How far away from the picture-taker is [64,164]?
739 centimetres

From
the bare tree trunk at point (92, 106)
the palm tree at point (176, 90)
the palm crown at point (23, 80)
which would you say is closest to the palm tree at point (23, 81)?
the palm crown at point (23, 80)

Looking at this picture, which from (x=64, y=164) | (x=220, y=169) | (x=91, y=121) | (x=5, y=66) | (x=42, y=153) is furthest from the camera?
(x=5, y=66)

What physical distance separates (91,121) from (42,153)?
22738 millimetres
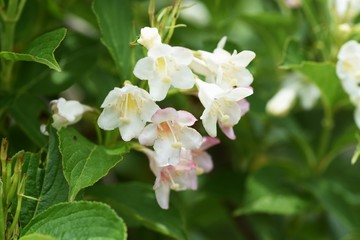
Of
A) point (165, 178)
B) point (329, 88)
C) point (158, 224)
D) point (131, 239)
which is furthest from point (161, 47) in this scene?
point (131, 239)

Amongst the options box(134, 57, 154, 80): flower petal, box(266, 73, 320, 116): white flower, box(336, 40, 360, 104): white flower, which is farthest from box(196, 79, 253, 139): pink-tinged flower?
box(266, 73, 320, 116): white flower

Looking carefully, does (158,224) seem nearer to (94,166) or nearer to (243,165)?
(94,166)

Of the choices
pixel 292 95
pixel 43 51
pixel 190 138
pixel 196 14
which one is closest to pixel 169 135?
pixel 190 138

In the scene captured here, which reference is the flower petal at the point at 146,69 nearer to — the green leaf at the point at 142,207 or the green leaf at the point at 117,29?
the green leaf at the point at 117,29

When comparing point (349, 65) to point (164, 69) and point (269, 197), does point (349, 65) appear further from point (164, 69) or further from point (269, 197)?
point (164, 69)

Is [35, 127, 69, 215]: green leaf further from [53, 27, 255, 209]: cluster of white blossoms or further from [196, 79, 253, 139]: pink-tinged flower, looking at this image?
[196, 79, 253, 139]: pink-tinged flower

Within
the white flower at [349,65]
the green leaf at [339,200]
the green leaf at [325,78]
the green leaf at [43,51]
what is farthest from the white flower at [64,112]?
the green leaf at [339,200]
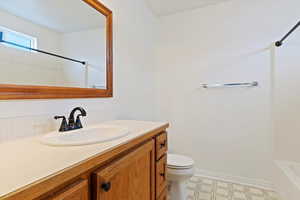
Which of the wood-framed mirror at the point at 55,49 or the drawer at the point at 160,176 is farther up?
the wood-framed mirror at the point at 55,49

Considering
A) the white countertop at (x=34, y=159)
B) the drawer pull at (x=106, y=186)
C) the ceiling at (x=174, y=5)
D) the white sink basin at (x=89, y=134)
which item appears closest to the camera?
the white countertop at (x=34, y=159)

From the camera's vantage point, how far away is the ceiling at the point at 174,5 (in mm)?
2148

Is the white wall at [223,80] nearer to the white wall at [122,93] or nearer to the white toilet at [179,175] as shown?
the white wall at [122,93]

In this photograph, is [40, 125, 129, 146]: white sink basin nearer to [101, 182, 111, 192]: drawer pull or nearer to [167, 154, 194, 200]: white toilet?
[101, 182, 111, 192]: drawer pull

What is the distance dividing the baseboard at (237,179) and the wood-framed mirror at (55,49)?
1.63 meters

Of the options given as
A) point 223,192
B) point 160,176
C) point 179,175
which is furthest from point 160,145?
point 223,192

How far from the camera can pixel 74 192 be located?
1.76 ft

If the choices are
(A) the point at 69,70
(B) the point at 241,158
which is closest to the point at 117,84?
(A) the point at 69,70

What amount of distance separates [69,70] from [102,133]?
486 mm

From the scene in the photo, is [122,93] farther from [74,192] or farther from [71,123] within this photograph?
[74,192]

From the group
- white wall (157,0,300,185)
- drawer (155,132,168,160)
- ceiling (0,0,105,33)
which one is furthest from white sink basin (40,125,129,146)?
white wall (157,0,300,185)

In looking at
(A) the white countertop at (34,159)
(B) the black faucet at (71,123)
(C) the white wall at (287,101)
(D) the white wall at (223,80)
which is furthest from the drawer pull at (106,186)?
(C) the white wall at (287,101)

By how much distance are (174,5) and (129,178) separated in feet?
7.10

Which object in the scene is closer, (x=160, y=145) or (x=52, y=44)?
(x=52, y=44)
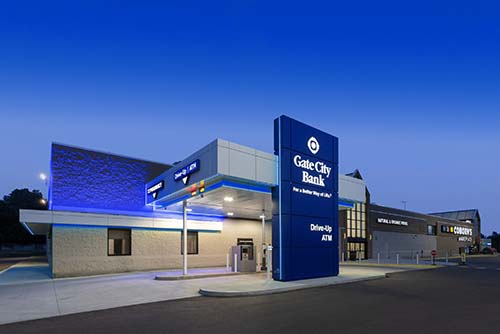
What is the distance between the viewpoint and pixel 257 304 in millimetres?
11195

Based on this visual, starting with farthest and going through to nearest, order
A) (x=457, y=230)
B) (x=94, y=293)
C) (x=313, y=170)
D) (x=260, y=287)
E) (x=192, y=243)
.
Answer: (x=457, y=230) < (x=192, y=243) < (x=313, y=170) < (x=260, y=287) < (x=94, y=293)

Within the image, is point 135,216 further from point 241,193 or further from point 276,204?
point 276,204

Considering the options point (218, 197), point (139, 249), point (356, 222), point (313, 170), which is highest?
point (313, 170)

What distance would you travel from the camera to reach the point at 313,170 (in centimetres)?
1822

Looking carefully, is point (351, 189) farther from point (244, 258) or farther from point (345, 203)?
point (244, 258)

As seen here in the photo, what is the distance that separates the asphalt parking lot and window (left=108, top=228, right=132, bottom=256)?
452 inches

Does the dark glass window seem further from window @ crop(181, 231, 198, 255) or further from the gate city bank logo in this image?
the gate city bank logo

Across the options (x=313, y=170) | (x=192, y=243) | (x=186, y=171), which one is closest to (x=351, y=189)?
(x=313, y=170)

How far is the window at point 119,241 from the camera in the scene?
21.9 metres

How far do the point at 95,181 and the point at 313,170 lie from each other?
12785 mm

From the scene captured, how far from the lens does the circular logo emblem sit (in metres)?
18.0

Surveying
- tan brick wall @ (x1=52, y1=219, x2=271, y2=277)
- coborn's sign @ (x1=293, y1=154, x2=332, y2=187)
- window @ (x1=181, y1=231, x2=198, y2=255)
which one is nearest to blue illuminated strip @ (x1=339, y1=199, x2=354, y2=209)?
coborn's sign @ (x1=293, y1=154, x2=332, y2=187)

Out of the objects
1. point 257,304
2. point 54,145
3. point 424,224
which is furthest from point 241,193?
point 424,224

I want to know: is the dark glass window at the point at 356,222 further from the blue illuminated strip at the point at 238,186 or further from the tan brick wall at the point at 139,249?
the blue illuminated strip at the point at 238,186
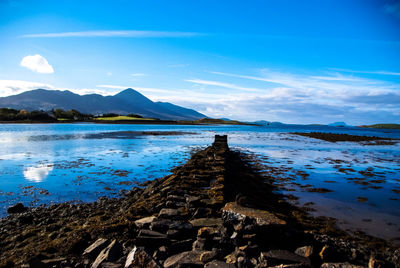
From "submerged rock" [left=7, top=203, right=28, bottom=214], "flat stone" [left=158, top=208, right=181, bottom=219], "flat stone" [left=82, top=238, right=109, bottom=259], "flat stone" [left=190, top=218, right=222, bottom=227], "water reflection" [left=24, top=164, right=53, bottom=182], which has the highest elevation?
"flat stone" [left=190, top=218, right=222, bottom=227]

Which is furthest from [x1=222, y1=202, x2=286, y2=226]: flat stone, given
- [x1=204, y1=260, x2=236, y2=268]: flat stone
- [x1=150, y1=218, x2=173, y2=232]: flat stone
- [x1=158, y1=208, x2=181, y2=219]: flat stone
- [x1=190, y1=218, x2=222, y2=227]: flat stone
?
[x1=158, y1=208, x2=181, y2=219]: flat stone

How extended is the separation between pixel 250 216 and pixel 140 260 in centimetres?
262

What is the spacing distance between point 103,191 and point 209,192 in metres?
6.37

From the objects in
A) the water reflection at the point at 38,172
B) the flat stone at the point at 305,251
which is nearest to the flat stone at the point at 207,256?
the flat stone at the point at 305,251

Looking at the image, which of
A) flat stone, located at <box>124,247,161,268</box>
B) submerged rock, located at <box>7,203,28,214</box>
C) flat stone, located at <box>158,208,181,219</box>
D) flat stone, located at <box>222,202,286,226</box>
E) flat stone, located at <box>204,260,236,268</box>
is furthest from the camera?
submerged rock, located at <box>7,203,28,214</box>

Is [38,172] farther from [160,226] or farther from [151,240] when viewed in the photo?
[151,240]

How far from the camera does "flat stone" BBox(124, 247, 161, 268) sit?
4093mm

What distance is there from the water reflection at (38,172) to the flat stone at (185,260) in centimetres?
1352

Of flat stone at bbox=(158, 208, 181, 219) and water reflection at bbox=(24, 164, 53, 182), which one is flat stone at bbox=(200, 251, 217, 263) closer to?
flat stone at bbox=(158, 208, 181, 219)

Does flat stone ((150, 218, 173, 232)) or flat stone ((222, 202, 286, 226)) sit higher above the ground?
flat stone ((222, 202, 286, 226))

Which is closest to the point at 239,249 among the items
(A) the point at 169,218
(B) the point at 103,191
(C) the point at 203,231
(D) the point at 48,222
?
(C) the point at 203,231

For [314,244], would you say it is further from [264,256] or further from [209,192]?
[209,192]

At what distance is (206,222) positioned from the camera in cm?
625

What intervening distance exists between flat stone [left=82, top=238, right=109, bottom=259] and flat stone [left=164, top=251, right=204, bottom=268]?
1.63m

____

[Task]: Take the line that contains "What distance is there" and each line after it down to the last of the records, and retype them exactly; add nothing else.

[Result for this task]:
What distance is there from the water reflection at (38,172) to the flat stone at (185,260) in centimetres?
1352

Of flat stone at bbox=(158, 208, 181, 219) and water reflection at bbox=(24, 164, 53, 182), which one is flat stone at bbox=(200, 251, 217, 263) closer to?
flat stone at bbox=(158, 208, 181, 219)

Does flat stone ((150, 218, 173, 232)) or flat stone ((222, 202, 286, 226)) sit higher above the ground?
flat stone ((222, 202, 286, 226))

Which is closest to the point at 239,249 among the items
(A) the point at 169,218
(B) the point at 103,191
(C) the point at 203,231
(D) the point at 48,222
?
(C) the point at 203,231

For [314,244], would you say it is further from [264,256] or further from [209,192]?
[209,192]

At what distance is (206,222) positioned from the camera in cm?
625

What intervening distance exists between flat stone [left=82, top=238, right=109, bottom=259] and flat stone [left=164, top=251, right=204, bottom=268]?
1.63m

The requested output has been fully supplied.